- [DATA LISTING]:

####################

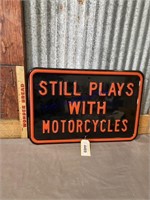 STILL PLAYS WITH MOTORCYCLES METAL SIGN, 12X18"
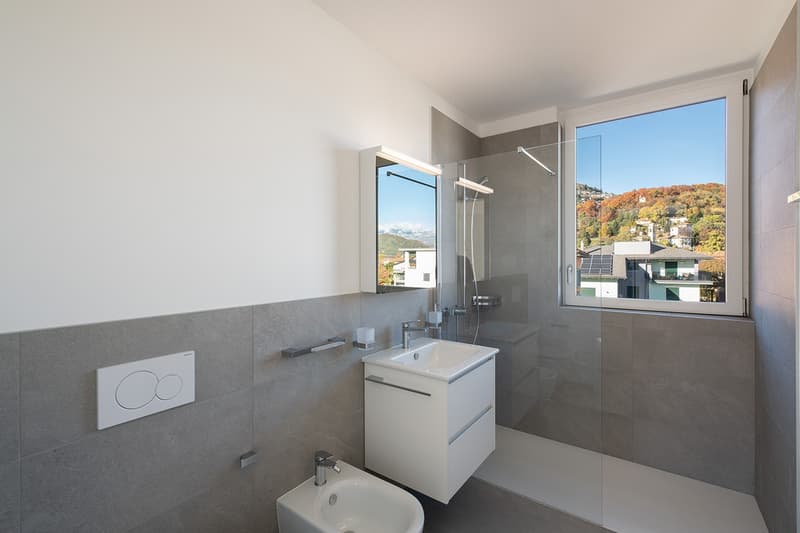 modern bathroom, white sink, glass shower, white tiles, window with view
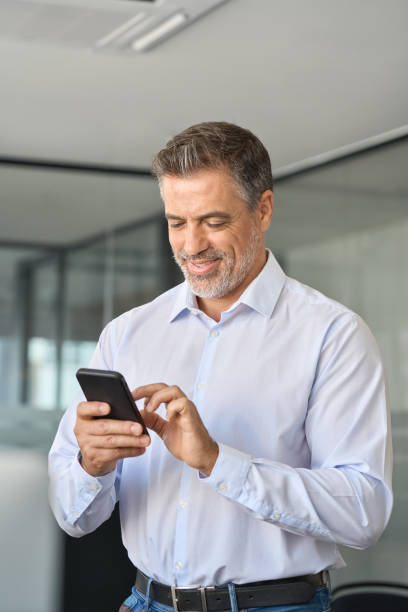 istock Mature business man office employee standing using cell phone. 1560355710
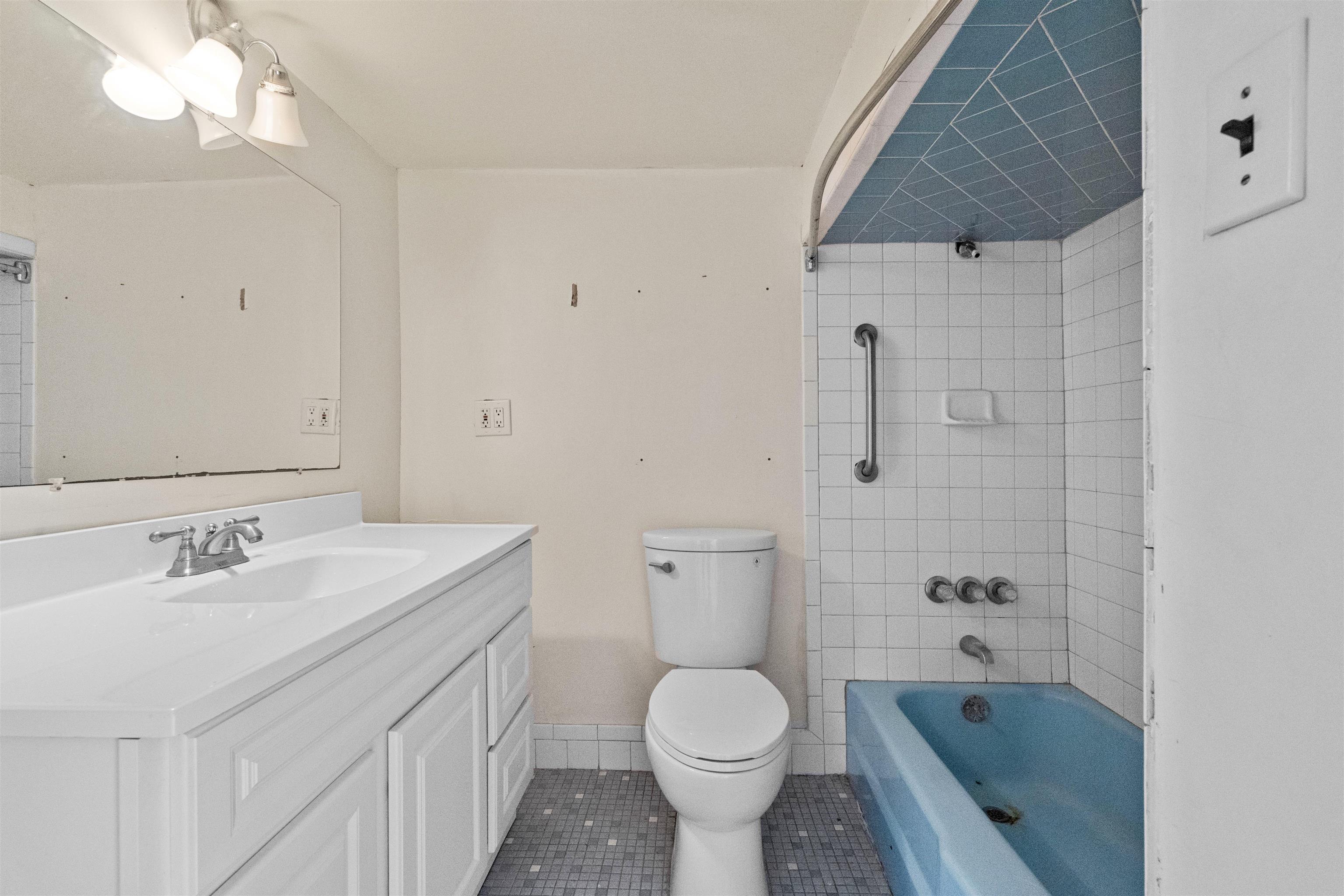 13 Crossgate Road Jersey City, NJ 07305 - Photo 25 of 36 a bathroom with a sink a toilet and shower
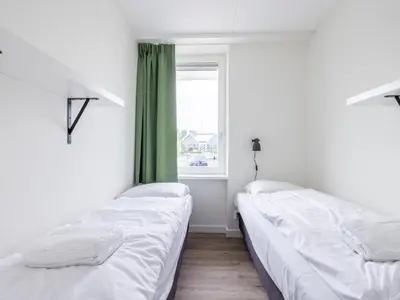 two beds in a room with a window at Lakehouse I in Uitgeest
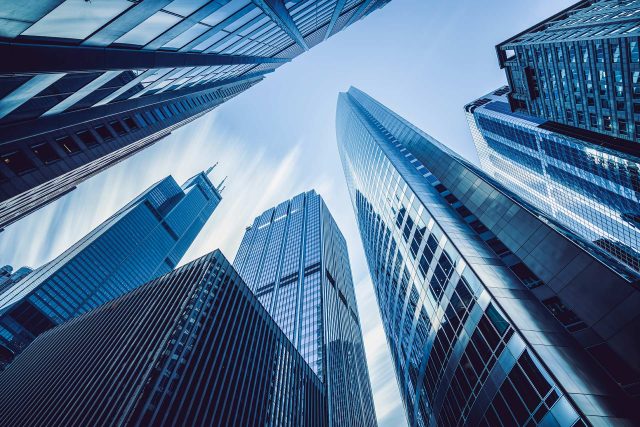 A dramatic upward view of skyscrapers against a clear blue sky, showcasing modern architecture with glass and steel facades. The buildings converge towards the center, creating a dynamic and towering perspective.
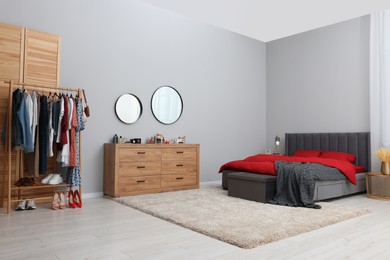 Photo of Stylish bedroom with comfortable bed, wooden chest of drawers and clothing rack. Interior design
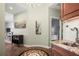 Stylish entryway featuring wood floors, a wet bar, and elegant coastal decor at 205 Brightwater Dr # 101, Clearwater Beach, FL 33767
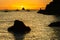 Silhouette of big black stone and sailing boat and tropical island on sunset Philippines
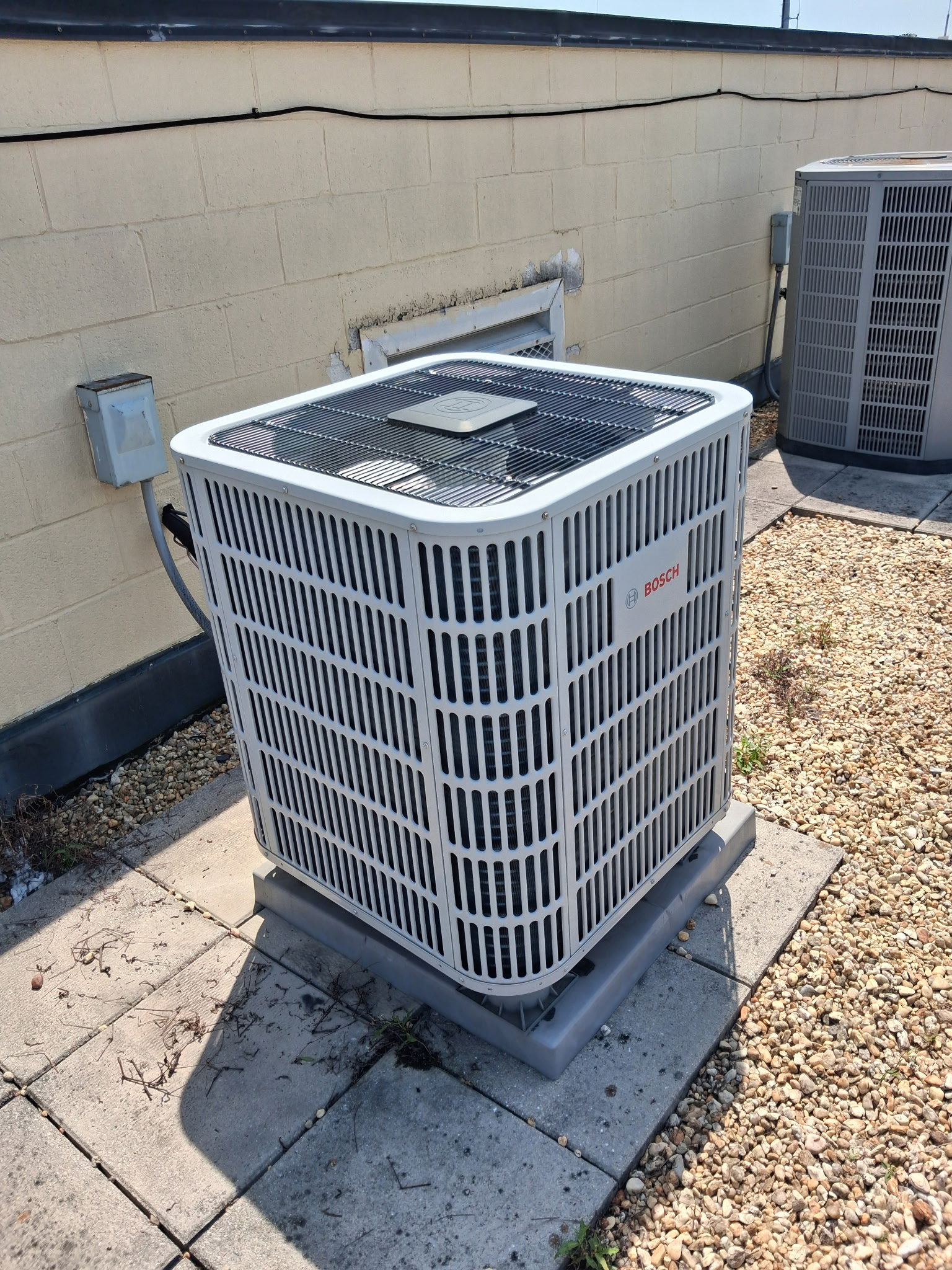 Certified HVAC technician repairing a home heating and cooling system in Baltimore, MD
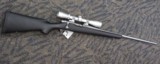 REMINGTON 700 TITANIUM WITH MCGOWEN 7MM-08 AND LEUPOLD VARIX IIC 3-9X40 - 1 of 20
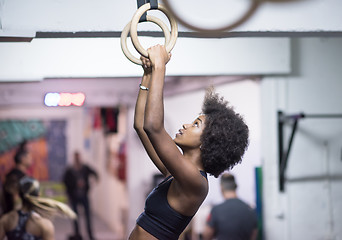 Image showing black woman doing dipping exercise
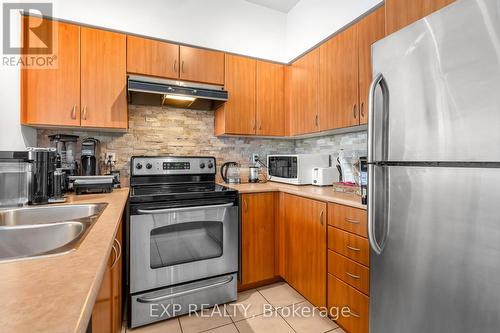 2104 - 185 Legion Road N, Toronto, ON - Indoor Photo Showing Kitchen With Double Sink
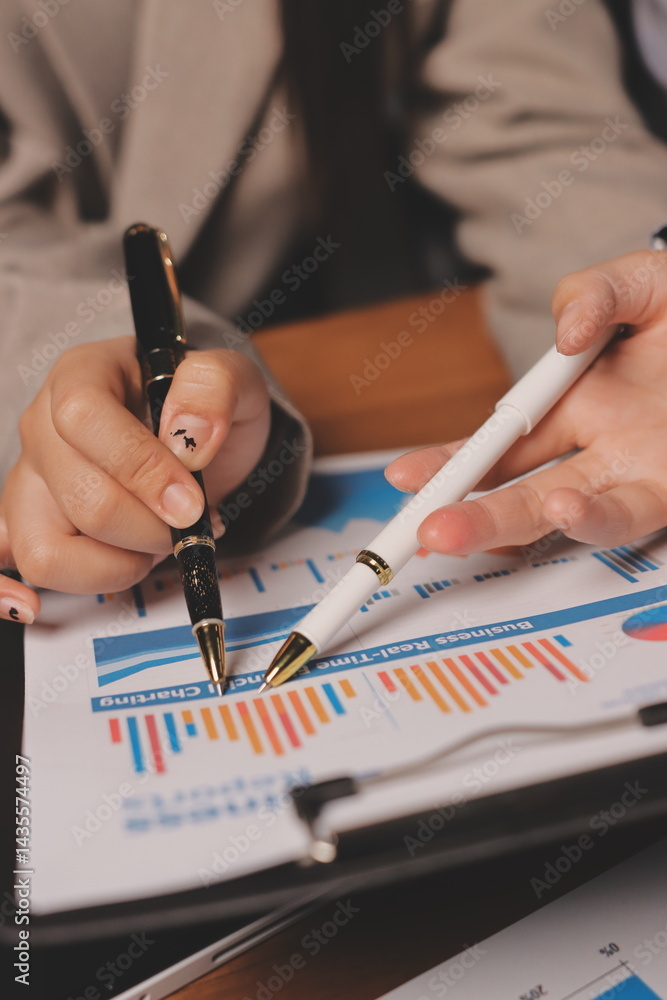 Group of confident business people point to graphs and charts to analyze market data, balance sheet, account, net profit to plan new sales strategies to increase production capacity. Group of confident business people point to graphs and charts to analyze market data, balance sheet, account, net profit to plan new sales strategies to increase production capacity.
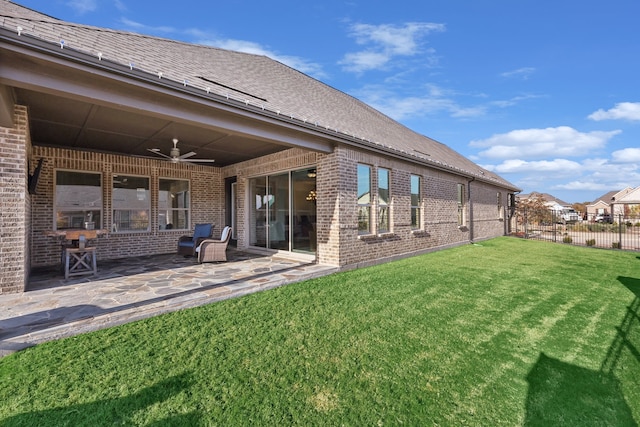 rear view of property featuring a patio, ceiling fan, and a lawn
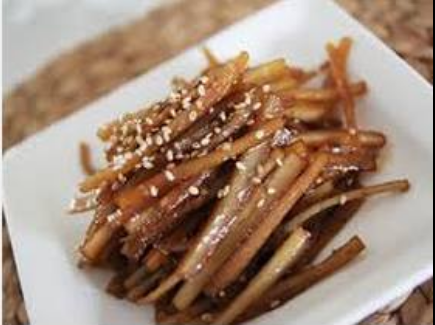 하얀 사각 접시에 담긴 윤기 나는 우엉조림. 간장과 조청으로 졸여진 갈색빛 우엉 위에 볶은 참깨가 뿌려져 있어 고소한 향이 느껴지는 전통 한식 반찬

####################

- [TASK STATEMENT]: Your copy of the listing should match it exactly, apart from the pictures, which are left out.

- [SOLUTION]:
 STILL PLAYS WITH MOTORCYCLES METAL SIGN, 12X18"
 modern bathroom, white sink, glass shower, white tiles, window with view
 istock Mature business man office employee standing using cell phone. 1560355710
 13 Crossgate Road Jersey City, NJ 07305 - Photo 25 of 36 a bathroom with a sink a toilet and shower
 two beds in a room with a window at Lakehouse I in Uitgeest
 A dramatic upward view of skyscrapers against a clear blue sky, showcasing modern architecture with glass and steel facades. The buildings converge towards the center, creating a dynamic and towering perspective.
 Photo of Stylish bedroom with comfortable bed, wooden chest of drawers and clothing rack. Interior design
 Stylish entryway featuring wood floors, a wet bar, and elegant coastal decor at 205 Brightwater Dr # 101, Clearwater Beach, FL 33767
 Silhouette of big black stone and sailing boat and tropical island on sunset Philippines
 Certified HVAC technician repairing a home heating and cooling system in Baltimore, MD
 REMINGTON 700 TITANIUM WITH MCGOWEN 7MM-08 AND LEUPOLD VARIX IIC 3-9X40 - 1 of 20
 Image showing black woman doing dipping exercise
 2104 - 185 Legion Road N, Toronto, ON - Indoor Photo Showing Kitchen With Double Sink
 Group of confident business people point to graphs and charts to analyze market data, balance sheet, account, net profit to plan new sales strategies to increase production capacity. Group of confident business people point to graphs and charts to analyze market data, balance sheet, account, net profit to plan new sales strategies to increase production capacity.
 rear view of property featuring a patio, ceiling fan, and a lawn
 하얀 사각 접시에 담긴 윤기 나는 우엉조림. 간장과 조청으로 졸여진 갈색빛 우엉 위에 볶은 참깨가 뿌려져 있어 고소한 향이 느껴지는 전통 한식 반찬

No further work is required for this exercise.